Seventy-two hours. Three days.

She had to survive three days in a forest on the outskirts of a war zone with 2 HP and a migraine that made her want to claw her own skull open.

I'm an ant, she thought deliriously. Ants survive. Ants endure. Ants...

The thought dissolved into fever dreams.

She saw herself as she'd been—a tiny creature in an underground labyrinth, fighting centipedes twice her size. Evolving. Growing. Meeting a little girl with kind eyes who'd shared bread and water.

Tessa.

Her eyes snapped open, clarity returning in a brief, precious moment.

Tessa's parents. The village. I have to—

But her body had other plans.

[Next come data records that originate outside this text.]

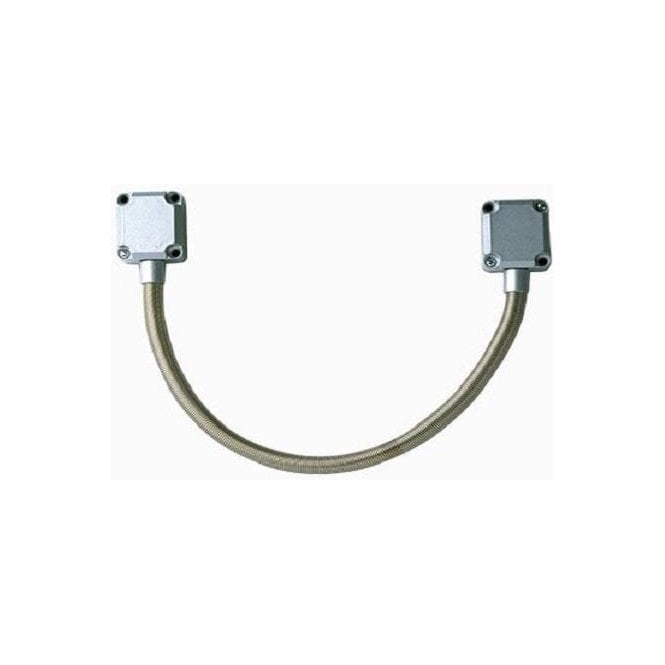 CDVI 45cm Traditional Door Loop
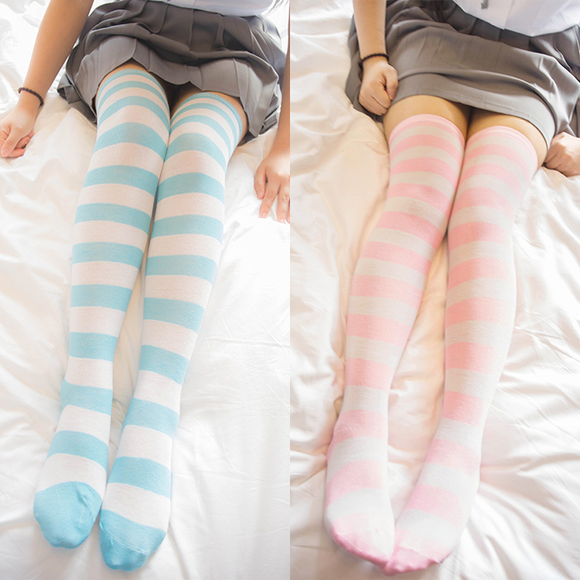 Japanese Cosplay Stripe Stockings AD10206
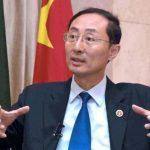 پاکستانی طلبہ مکمل طور پر محفوظ ہیں، چین کے سفیر کا پیغام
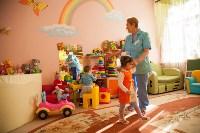 VI Тульский региональный форум матерей «Моя семья – моя Россия», Фото: 61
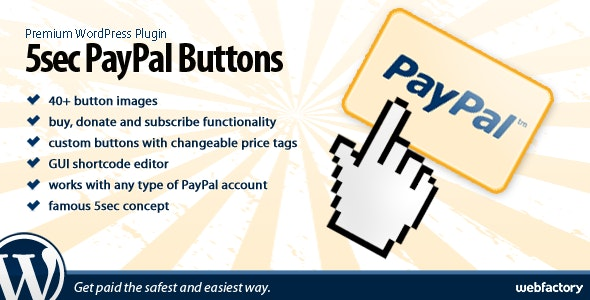 5sec PayPal Buttons - CodeCanyon Item for Sale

The combination of blood loss, surgery, and skill overuse sent her crashing into unconsciousness.

She dreamed of steel threads and demon lords and a burning arena where everyone she'd ever saved watched her die.

When she woke, the sun had moved. Hours had passed. Maybe a full day—she couldn't tell.

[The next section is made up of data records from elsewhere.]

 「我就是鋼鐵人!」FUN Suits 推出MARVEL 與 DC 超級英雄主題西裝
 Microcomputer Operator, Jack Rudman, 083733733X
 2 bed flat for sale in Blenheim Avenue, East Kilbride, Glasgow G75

Her arm throbbed, but it was a good throb. The pain of healing, not death. She flexed her fingers experimentally.

They moved.

Slowly. Weakly. But they moved.

[HP: 8/100]

[HEALING FACTOR: PROGRESS 15%]

[ARM REATTACHMENT: SUCCESSFUL]

Aya laughed. It was a broken, ragged sound, but genuine. "I did it. I actually did it."

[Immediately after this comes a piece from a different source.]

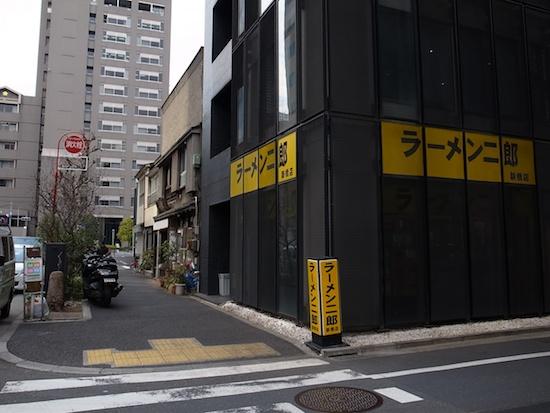 JiroShinbashi2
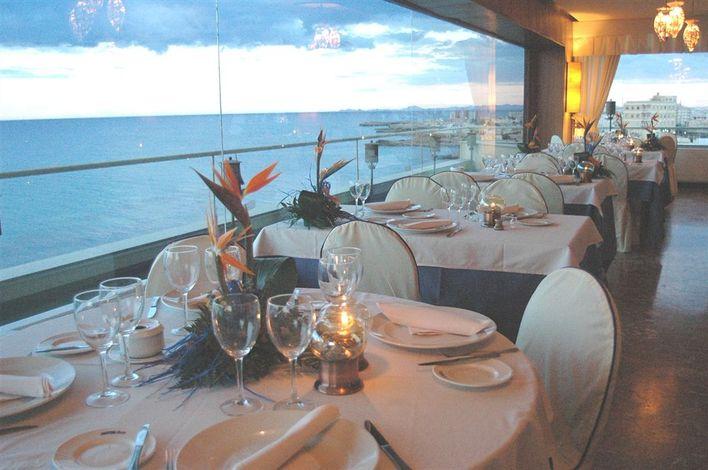 3 * Hotel near Alicante on the Costa Blanca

She forced herself upright, leaning heavily against the tree. The forest stretched endlessly in all directions. Behind her, the smoke from the burning city had faded to a gray smudge on the horizon. Ahead...

She didn't know which way the village was. Not exactly. But she knew the general direction—northeast, through the forest, toward the foothills.

Tessa's parents. Please be alive. Please have escaped.

Aya took a step. Then another. Her legs shook. Her vision swam. But she moved forward.

She was halfway to collapsing again when she heard it—the distant sound of hoofbeats. Patrol? Soldiers searching for survivors?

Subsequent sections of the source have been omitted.